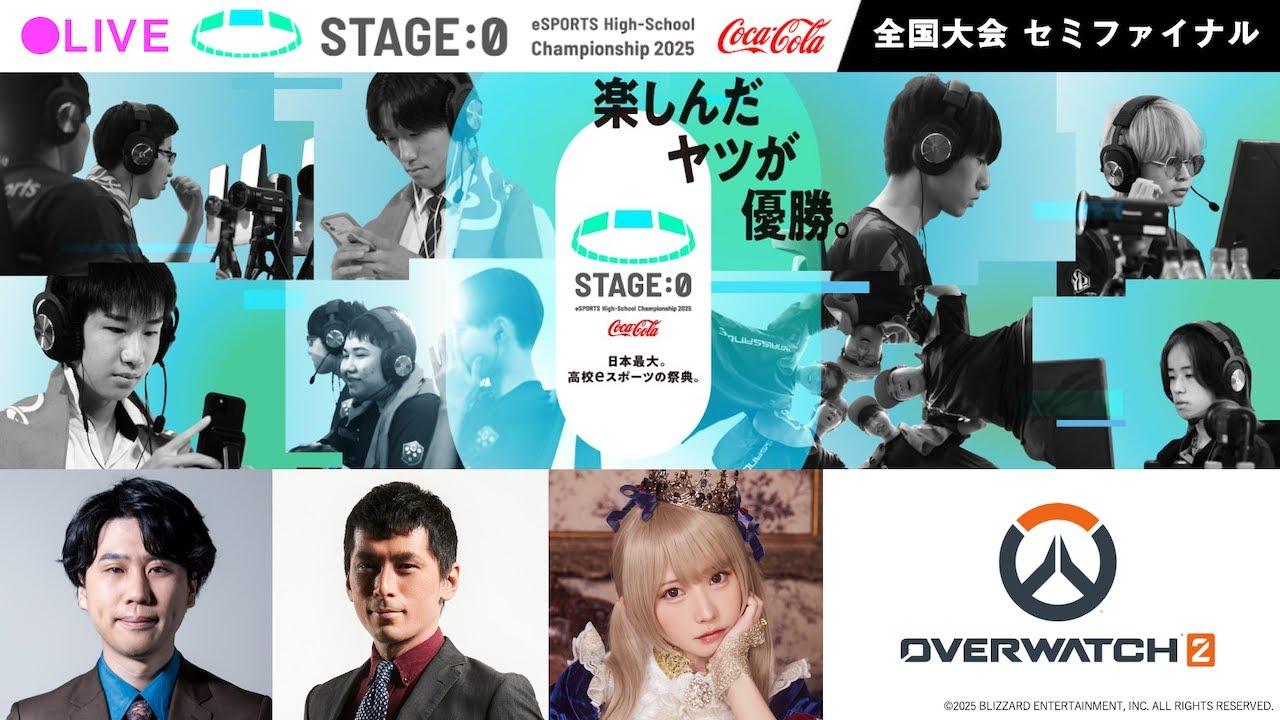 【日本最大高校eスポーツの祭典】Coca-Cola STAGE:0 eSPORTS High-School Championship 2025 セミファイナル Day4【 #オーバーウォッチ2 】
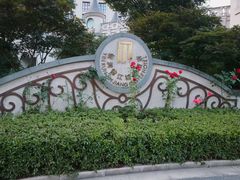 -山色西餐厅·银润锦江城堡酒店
********************
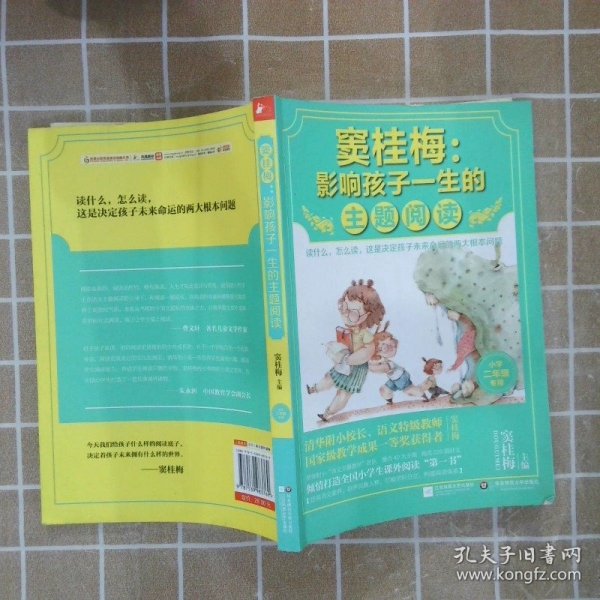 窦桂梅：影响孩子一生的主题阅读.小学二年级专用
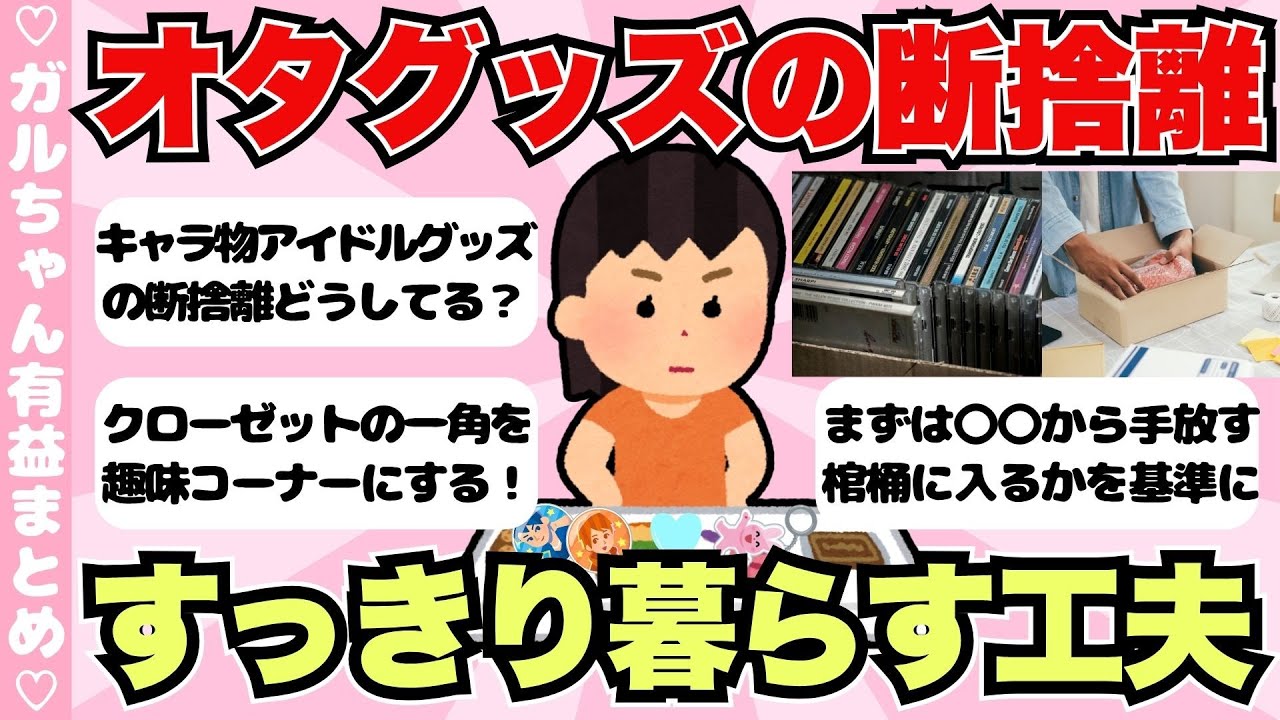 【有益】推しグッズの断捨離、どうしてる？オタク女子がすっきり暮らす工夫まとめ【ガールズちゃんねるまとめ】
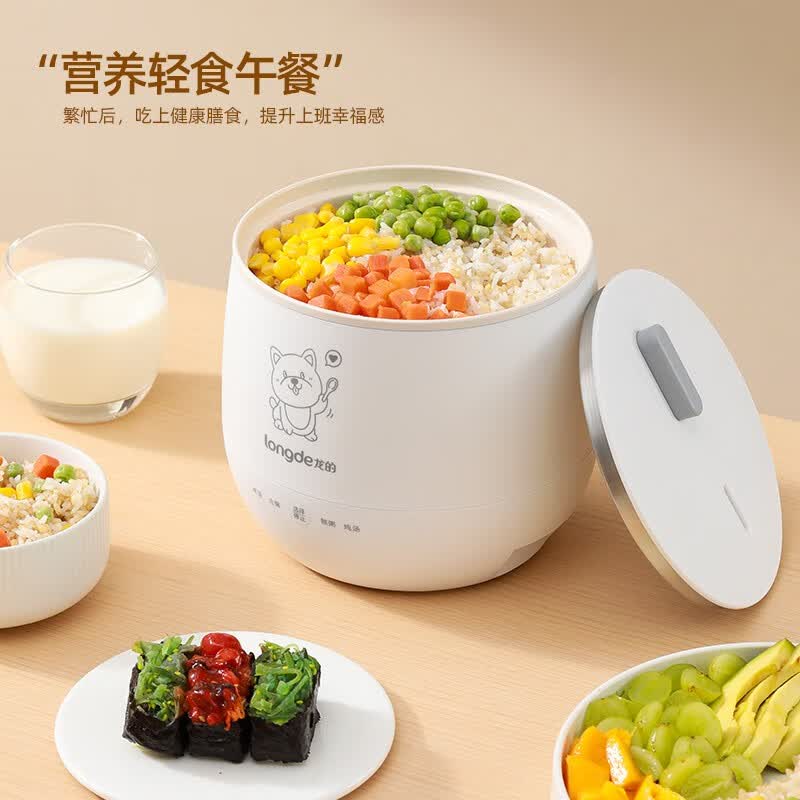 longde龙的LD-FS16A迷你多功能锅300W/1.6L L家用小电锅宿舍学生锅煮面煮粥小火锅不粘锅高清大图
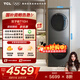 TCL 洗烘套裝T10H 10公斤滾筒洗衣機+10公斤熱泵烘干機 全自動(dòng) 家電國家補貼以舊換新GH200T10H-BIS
********************
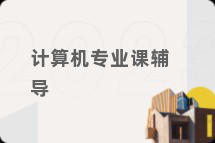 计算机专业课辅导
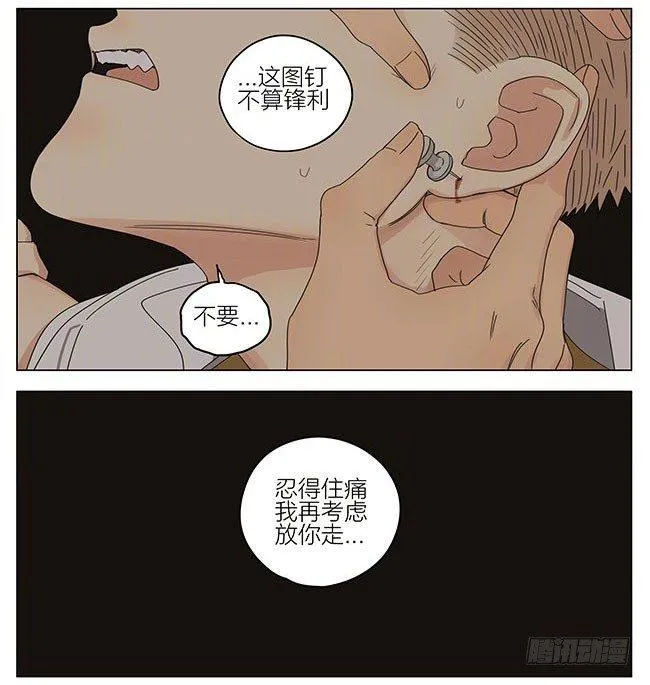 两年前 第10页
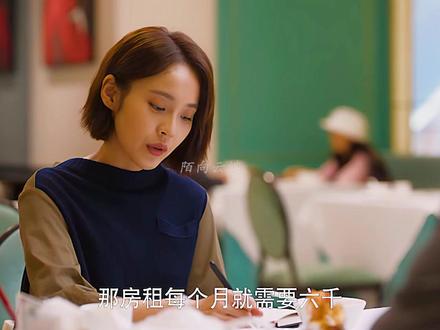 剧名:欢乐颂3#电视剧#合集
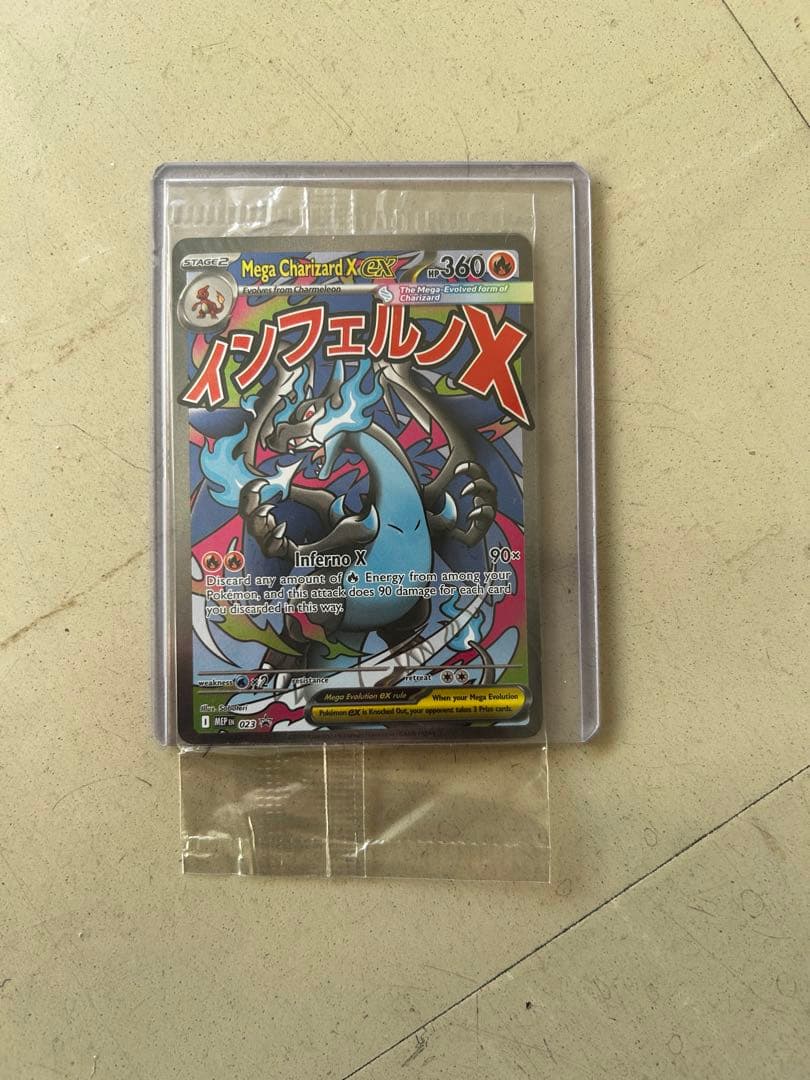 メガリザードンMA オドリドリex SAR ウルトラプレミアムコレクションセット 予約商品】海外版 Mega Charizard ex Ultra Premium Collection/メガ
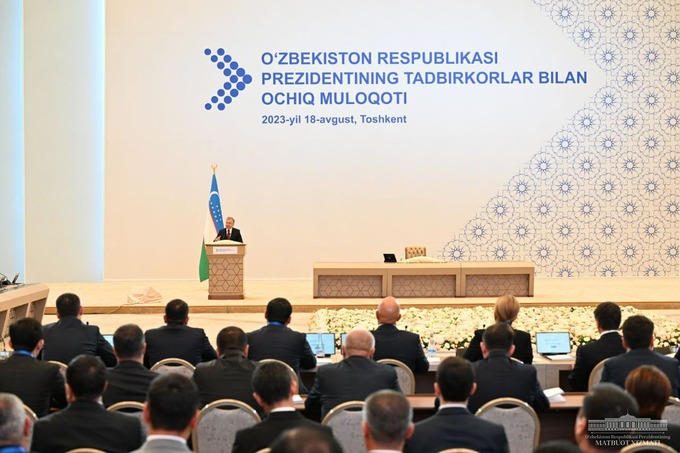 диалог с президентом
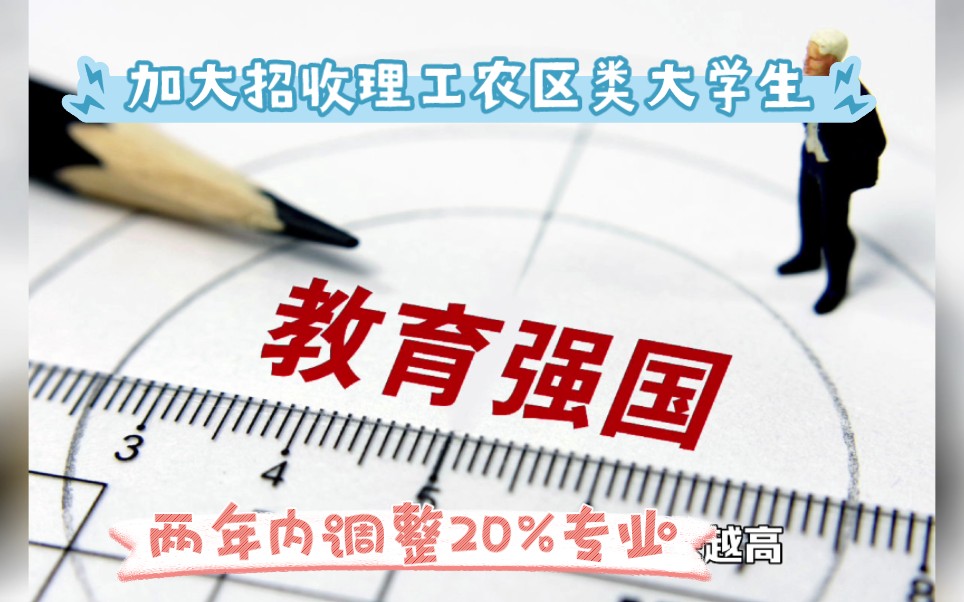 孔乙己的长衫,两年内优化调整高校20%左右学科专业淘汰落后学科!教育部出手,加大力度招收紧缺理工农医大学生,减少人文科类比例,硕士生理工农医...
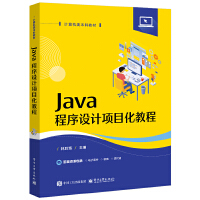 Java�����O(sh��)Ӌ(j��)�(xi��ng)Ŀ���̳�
********************
Working from the records above, set down word for word everything from the line containing "Day4【 #オーバーウォッチ2 】" down to the line containing "-山色西餐厅·银润锦江城堡酒店", ends included, minus the pictures.

 【日本最大高校eスポーツの祭典】Coca-Cola STAGE:0 eSPORTS High-School Championship 2025 セミファイナル Day4【 #オーバーウォッチ2 】
 -山色西餐厅·银润锦江城堡酒店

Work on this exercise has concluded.